» **ASSIGNMENT**
Output the listing verbatim, leaving out every picture.

» **AVAILABLE DATA**
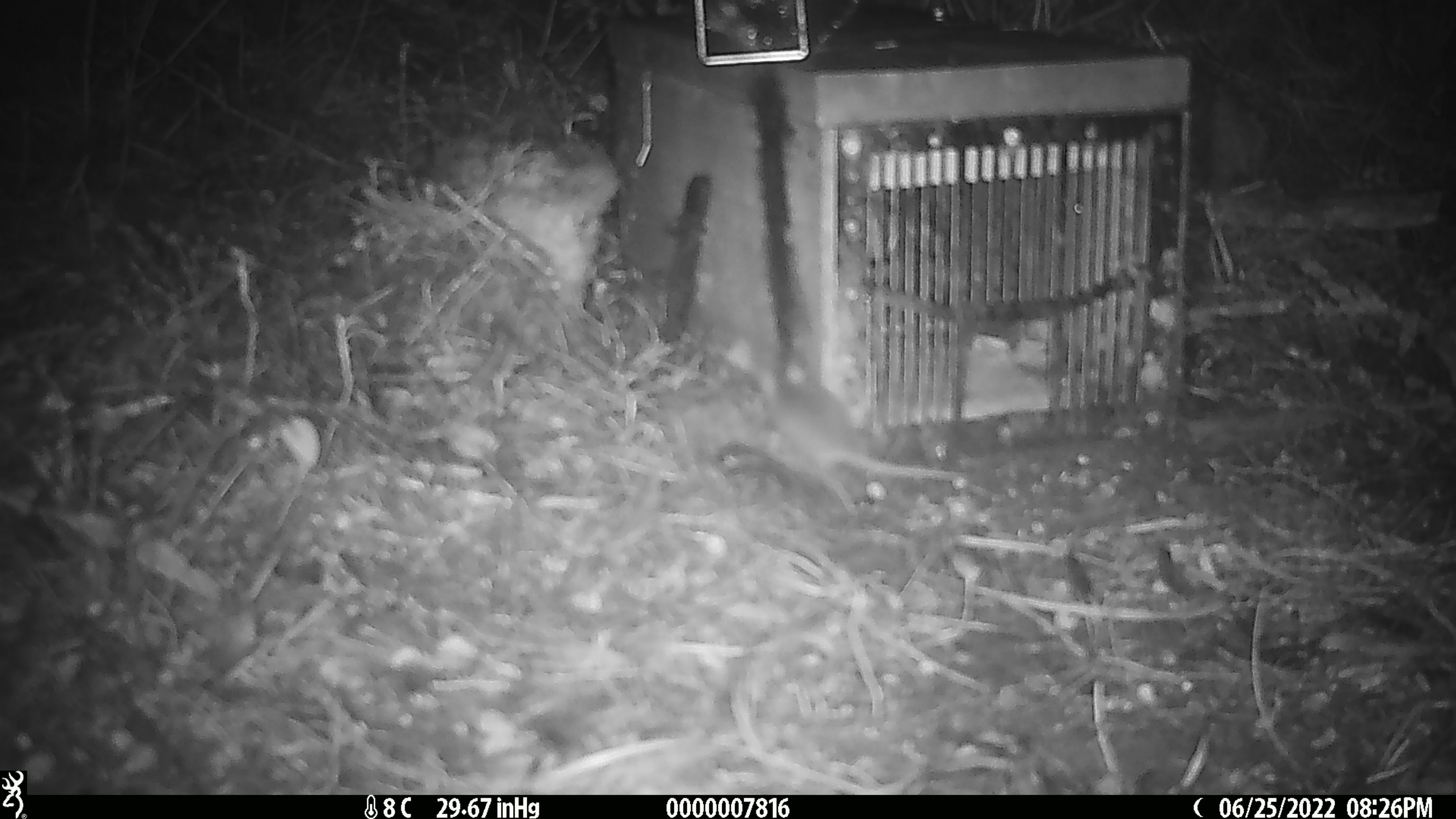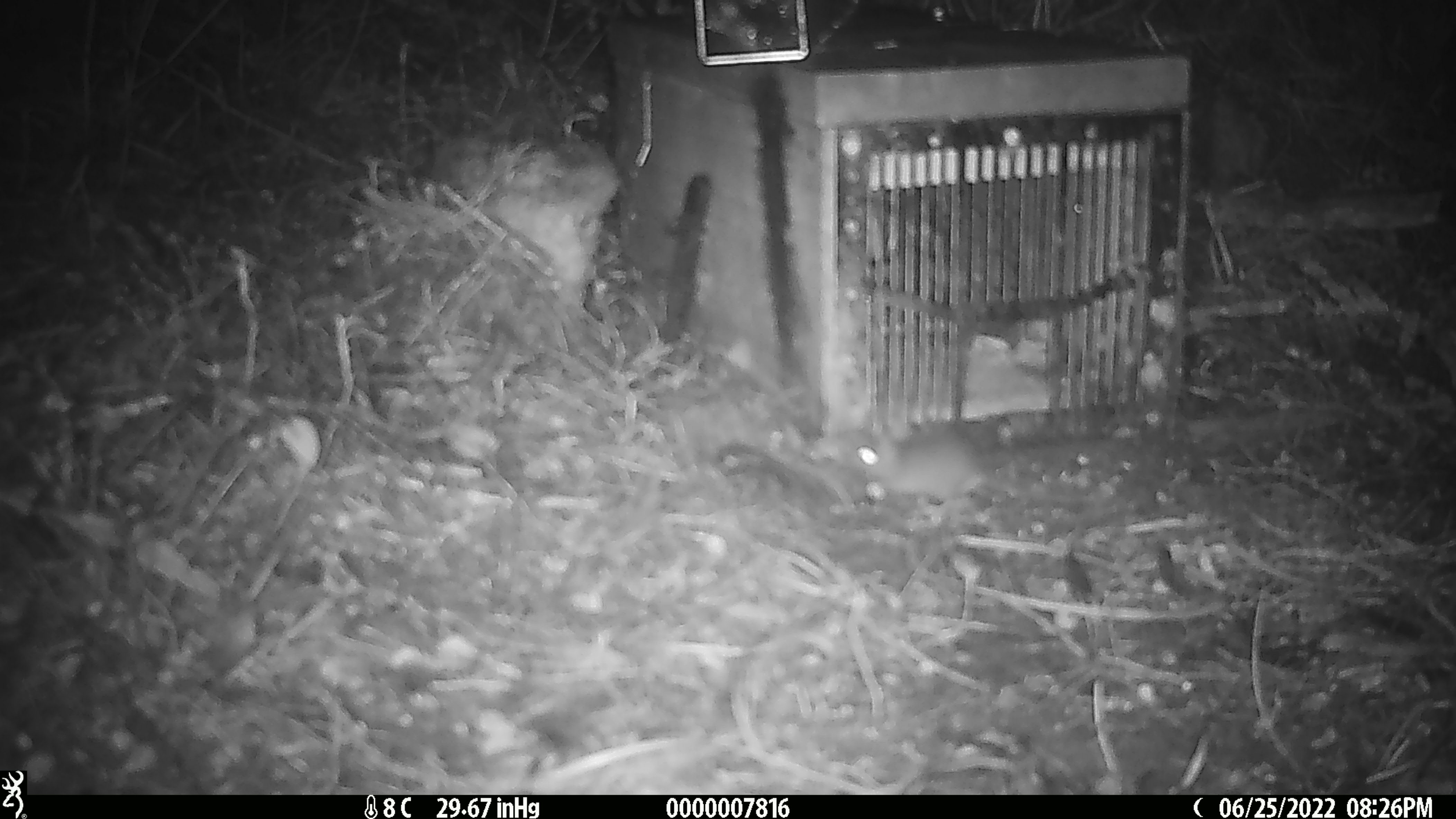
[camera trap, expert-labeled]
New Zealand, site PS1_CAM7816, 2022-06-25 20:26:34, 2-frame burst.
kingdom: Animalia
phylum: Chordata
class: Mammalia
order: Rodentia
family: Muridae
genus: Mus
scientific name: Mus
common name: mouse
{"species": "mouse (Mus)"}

» **REPLY**
[camera trap, expert-labeled]
New Zealand, site PS1_CAM7816, 2022-06-25 20:26:34, 2-frame burst.
kingdom: Animalia
phylum: Chordata
class: Mammalia
order: Rodentia
family: Muridae
genus: Mus
scientific name: Mus
common name: mouse
{"species": "mouse (Mus)"}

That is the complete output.